2024 ficou para trás

– Nós vamos ter que fazer aqui um acordo entre nós, que é deixar de falar em 24 e falar em 26. Mas eu vou responder a tudo. Vocês vão chegar a esse momento. Nós temos que ganhar para vocês começarem a falar de 26. De 24, eu quero resgatar exatamente o que eu tenho frisado desde o início. Que é este ambiente que nós temos em todo mundo. É o que eu quero resgatar de 24 e quero aqui presente todos os dias. Foi o que eu disse ao Brito, ao Leo e ao John desde o primeiro momento. Foi o que eu disse aos atletas desde o primeiro momento, o que eu disse a todo o staff quando fizemos uma reunião no CT desde o primeiro momento. Este sentimento de partilha, de pertença e de família tem que estar presente todos os dias. E em 24 eu posso assumir que estava presente. Certamente. E acredito que isso se assumiu em 25, 23 e 22. Acredito eu. Não estava presente. Eu falo de 24. É isso que eu quero presente todos os dias, no Botafogo de 26 e 27.

Estrela que brilha

– Eu acho que a responsabilidade do treinador será sempre total, seja na vitória ou na derrota. Como eu disse, eu gosto de ter essa responsabilidade, não gosto de aparecer na frente quando nós ganhamos. Gosto de assumir a responsabilidade quando isso corre menos bem ou quando nós perdemos. Eu acho que aí é preciso assumir a responsabilidade e essa responsabilidade será minha. Quanto à primeira questão, eu não vou dizer que tenho um sonho disto ou daquilo. O meu objetivo principal é vencer com a camisa do Botafogo. Nós não podemos estar aqui a pensar onde é que vamos estar daqui a um mês, onde é que vamos estar daqui a dez épocas, dez temporadas, como vocês falam. Não. Nós temos que pensar em vencer no Botafogo. É para isso que nós viemos, é para isso que nós deixamos a família em Portugal, é para isso que alguns deles se vincularam dos pontos onde estavam. Nós viemos para vencer. Eu quero ser reconhecido como treinador, como fui até aqui, de manter estas relações pessoais com todas as pessoas, não é só com os atletas. Eu gosto muito de relação de proximidade. Quando nós somos sinceros e vemos estas fotos bonitas, é o legado que qualquer profissional de futebol quer deixar, que é o título conquistado. O Brito falou que eu falei ontem, que 24 foi marcante, mas nós não podemos resumir isto há duas ou três semanas. Foi marcante o processo todo. Só que se não tivéssemos aquelas conquistas, ia haver aqui uma mancha. Nós não queremos manchas. Queremos a estrela solitária a brilhar. E a estrela para brilhar, temos que ter título. E é isso que nós queremos.

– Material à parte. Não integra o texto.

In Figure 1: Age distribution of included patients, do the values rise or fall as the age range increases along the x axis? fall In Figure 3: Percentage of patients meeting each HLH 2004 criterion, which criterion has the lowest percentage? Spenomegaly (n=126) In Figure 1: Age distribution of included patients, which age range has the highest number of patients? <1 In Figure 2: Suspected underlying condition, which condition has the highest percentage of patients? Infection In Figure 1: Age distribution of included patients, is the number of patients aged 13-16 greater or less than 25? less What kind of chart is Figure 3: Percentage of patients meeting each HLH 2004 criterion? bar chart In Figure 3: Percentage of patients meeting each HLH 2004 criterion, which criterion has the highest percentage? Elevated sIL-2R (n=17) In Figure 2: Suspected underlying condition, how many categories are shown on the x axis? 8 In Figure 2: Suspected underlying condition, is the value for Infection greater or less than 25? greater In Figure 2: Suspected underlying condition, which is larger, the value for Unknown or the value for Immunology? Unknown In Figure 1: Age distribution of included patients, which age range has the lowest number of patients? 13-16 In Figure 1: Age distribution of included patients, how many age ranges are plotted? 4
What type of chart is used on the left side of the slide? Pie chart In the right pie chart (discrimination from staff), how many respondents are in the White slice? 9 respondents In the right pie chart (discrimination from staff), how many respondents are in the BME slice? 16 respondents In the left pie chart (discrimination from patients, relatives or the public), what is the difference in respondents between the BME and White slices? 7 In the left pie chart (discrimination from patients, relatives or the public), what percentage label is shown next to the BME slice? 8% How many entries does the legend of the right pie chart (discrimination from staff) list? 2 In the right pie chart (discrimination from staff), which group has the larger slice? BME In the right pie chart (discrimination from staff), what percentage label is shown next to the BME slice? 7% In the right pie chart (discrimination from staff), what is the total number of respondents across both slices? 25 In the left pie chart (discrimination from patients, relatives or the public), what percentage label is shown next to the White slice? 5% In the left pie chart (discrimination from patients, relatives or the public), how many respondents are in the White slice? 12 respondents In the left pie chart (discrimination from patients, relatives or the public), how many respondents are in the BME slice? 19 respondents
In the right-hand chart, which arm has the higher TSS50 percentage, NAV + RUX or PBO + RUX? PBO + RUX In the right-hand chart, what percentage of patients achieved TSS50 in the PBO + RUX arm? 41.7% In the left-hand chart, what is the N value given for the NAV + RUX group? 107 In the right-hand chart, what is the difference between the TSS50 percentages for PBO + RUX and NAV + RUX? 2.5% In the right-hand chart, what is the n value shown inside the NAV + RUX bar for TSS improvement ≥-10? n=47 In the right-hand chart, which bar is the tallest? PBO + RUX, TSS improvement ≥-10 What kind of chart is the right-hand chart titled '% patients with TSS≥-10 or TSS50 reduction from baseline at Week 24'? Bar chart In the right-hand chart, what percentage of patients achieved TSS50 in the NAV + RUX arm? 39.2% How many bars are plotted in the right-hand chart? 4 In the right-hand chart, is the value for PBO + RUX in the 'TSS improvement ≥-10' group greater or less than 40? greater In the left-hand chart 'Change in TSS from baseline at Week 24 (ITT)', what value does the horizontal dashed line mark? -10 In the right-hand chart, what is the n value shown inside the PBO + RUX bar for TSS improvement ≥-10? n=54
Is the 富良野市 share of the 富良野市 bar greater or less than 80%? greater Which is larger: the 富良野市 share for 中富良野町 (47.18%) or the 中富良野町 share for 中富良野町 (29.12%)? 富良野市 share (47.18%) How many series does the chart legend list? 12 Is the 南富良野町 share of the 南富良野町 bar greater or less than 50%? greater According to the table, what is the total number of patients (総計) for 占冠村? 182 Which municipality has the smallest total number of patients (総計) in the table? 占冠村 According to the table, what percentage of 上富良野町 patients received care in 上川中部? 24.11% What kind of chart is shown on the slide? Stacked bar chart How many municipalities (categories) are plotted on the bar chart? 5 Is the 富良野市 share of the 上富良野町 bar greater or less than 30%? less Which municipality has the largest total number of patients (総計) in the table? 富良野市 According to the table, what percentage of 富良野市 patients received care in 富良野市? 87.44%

Primeiro trabalho como técnico

– Toda a gente que está envolvida no processo sabe que, e vocês enquanto jornalistas que trabalham no meio, também sabem, que nós precisamos de tempo e que não o temos. Mas eu acredito que sim. Aqui sim podemos dizer que vai ser o meu primeiro trabalho enquanto técnico principal. Ou seja, se não perceberam, vão perceber que eu estou preparadíssimo e motivado para tal. Eu conto com o apoio destas pessoas que estão aqui. Eu conto com o apoio dos torcedores. Não só amanhã, mas sempre. Conto com a dedicação do elenco que tem a mostrar nestes dias e ser traçado. Quem dirige, em concordância comigo. Estamos todos de acordo. Nós sabemos onde estamos. Sabemos para onde queremos ir. E eu, enquanto técnico principal, sinto-me lisonjeado de me estrear pelo Botafogo, que é um lugar invejado. O Botafogo é uma cadeira muito pesada. Eu sei que há muitos técnicos no mundo que gostariam de estar aqui sentados num lugar. Portanto, agora é a minha vez de mostrar trabalho, trabalhar e apresentar resultados.